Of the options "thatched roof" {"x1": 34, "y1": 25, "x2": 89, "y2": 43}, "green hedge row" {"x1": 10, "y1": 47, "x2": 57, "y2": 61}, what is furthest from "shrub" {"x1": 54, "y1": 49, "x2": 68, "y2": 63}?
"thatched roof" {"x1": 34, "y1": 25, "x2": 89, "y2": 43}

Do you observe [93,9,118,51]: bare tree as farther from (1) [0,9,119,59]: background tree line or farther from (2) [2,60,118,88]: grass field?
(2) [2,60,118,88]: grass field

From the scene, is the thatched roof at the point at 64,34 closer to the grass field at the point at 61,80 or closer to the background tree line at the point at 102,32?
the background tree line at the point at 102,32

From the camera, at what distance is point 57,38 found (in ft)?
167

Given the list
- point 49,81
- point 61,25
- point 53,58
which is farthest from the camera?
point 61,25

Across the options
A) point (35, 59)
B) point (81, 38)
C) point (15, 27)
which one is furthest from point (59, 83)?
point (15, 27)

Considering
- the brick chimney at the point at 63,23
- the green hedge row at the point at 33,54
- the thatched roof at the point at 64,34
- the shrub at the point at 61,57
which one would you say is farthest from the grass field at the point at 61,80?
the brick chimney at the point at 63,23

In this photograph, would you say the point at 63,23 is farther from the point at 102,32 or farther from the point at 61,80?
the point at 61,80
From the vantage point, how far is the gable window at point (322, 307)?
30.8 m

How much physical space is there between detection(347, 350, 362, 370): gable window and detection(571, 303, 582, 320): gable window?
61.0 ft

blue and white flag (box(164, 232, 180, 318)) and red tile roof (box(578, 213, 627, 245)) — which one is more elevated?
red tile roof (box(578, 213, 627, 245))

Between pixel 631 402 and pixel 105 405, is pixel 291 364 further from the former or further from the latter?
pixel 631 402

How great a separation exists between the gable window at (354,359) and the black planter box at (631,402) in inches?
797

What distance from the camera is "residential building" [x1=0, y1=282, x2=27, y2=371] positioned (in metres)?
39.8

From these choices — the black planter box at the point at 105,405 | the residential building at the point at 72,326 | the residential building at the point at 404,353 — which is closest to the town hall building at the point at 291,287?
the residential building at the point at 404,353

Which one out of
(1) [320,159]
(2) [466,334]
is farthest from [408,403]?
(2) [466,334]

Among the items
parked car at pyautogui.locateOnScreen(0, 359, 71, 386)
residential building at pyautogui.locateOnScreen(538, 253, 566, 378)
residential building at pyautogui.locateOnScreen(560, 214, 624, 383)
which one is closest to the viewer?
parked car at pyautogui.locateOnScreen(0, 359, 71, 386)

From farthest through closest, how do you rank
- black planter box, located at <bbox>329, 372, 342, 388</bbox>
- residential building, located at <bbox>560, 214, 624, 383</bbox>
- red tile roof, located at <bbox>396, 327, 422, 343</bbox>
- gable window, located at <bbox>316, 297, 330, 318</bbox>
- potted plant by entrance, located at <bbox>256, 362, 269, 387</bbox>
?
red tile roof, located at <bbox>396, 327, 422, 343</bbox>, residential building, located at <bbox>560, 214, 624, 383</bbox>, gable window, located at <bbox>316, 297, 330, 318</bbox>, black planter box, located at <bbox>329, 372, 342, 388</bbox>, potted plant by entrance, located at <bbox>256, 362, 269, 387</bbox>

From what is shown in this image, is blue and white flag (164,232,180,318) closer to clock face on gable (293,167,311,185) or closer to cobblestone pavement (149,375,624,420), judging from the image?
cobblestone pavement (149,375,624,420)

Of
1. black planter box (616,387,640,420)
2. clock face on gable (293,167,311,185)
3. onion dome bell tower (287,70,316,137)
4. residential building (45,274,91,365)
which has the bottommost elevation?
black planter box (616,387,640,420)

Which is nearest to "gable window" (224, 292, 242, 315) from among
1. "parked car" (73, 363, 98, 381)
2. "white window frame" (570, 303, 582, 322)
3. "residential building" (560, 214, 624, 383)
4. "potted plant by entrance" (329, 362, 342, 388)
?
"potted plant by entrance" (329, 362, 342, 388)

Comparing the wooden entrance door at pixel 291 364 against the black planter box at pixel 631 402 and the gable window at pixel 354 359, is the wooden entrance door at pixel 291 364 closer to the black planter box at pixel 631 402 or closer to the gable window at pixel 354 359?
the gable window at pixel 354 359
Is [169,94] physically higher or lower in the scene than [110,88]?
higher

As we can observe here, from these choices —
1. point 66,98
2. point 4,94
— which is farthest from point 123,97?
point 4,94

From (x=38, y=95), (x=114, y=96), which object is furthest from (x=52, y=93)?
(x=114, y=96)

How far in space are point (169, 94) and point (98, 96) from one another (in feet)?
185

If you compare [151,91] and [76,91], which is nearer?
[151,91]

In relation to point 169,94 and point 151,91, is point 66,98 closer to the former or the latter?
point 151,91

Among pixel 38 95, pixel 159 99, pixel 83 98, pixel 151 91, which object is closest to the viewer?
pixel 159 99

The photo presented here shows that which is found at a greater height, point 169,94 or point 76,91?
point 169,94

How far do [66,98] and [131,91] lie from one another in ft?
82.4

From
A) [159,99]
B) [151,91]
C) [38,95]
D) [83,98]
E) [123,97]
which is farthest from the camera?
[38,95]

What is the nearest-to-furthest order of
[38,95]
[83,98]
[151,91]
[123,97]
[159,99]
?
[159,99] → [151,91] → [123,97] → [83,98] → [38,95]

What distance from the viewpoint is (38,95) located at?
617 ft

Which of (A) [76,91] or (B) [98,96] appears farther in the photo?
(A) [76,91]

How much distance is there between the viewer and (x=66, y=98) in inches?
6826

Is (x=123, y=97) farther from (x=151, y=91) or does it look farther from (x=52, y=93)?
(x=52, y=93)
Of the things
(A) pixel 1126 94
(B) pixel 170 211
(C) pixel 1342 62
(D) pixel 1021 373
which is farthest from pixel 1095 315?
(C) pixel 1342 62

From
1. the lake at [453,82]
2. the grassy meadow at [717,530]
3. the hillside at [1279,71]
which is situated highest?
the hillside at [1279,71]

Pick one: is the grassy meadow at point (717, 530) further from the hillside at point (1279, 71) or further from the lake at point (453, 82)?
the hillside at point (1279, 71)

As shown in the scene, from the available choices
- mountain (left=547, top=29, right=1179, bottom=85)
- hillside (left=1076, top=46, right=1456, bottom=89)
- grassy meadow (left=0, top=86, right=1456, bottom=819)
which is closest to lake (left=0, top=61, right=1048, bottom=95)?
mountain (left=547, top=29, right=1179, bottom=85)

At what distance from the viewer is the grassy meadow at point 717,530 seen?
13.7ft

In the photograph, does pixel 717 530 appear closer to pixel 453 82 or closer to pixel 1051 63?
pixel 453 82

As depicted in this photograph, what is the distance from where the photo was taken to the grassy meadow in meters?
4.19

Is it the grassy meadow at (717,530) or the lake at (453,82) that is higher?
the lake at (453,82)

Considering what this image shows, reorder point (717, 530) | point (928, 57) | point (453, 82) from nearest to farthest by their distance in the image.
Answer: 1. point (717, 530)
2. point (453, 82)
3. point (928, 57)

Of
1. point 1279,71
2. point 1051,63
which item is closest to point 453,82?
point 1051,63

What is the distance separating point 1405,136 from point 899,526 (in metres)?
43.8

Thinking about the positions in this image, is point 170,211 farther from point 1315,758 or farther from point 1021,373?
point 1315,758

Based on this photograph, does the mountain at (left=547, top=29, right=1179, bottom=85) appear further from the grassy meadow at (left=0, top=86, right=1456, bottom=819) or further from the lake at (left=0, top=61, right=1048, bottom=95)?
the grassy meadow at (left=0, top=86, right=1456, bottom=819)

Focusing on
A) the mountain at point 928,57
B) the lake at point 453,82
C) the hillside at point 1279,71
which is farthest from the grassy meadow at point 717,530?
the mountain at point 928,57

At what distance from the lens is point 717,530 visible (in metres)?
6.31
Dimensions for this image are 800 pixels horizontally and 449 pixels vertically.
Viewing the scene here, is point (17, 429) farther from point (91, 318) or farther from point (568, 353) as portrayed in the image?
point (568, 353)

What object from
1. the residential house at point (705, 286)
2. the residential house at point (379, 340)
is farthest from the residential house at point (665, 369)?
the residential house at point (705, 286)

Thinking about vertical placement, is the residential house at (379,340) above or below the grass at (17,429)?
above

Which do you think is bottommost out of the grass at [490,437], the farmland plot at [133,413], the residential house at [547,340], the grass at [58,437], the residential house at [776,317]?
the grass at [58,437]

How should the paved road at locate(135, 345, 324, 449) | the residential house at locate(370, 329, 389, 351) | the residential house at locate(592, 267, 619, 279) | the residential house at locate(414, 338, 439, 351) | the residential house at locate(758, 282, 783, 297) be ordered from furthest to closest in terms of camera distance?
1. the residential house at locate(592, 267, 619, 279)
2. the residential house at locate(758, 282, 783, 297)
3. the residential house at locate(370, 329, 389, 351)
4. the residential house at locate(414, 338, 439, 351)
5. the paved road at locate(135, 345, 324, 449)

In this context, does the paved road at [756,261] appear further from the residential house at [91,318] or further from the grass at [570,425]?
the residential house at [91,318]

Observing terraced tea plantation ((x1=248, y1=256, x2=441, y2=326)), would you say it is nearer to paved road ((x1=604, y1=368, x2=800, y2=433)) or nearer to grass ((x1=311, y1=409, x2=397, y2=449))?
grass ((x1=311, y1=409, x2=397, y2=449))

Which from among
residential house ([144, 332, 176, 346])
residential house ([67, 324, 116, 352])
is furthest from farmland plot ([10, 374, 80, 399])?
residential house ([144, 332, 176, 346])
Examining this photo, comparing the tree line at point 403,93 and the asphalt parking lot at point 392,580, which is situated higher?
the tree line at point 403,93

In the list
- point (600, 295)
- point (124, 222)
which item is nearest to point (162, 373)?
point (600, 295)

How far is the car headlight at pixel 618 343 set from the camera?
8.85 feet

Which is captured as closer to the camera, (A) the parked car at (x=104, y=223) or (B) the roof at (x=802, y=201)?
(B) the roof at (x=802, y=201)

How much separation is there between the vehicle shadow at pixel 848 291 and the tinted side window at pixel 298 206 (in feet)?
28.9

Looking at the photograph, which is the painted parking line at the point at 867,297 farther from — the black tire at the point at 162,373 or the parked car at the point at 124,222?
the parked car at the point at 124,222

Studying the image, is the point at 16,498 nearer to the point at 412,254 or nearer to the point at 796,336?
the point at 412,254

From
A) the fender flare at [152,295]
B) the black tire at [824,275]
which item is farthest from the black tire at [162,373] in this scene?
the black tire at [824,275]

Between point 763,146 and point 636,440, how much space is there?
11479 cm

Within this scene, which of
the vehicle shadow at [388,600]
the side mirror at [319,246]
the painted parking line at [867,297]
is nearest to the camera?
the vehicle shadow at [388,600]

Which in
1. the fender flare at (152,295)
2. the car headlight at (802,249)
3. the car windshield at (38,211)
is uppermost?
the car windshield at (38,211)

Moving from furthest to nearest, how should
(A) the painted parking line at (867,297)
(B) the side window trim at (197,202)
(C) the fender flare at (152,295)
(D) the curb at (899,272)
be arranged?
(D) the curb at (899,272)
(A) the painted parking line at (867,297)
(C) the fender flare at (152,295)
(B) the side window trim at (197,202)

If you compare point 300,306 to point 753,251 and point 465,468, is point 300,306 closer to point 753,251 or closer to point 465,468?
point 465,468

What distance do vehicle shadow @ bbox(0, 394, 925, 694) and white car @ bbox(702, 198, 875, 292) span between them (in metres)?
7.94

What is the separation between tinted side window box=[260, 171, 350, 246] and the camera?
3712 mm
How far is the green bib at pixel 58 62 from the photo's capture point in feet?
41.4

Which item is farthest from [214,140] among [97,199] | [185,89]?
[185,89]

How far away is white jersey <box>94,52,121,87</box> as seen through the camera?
----------
THE REQUEST: How many lines in the material above contain the string "observe"? Case matters, and the answer should be the number alone.

RESPONSE: 2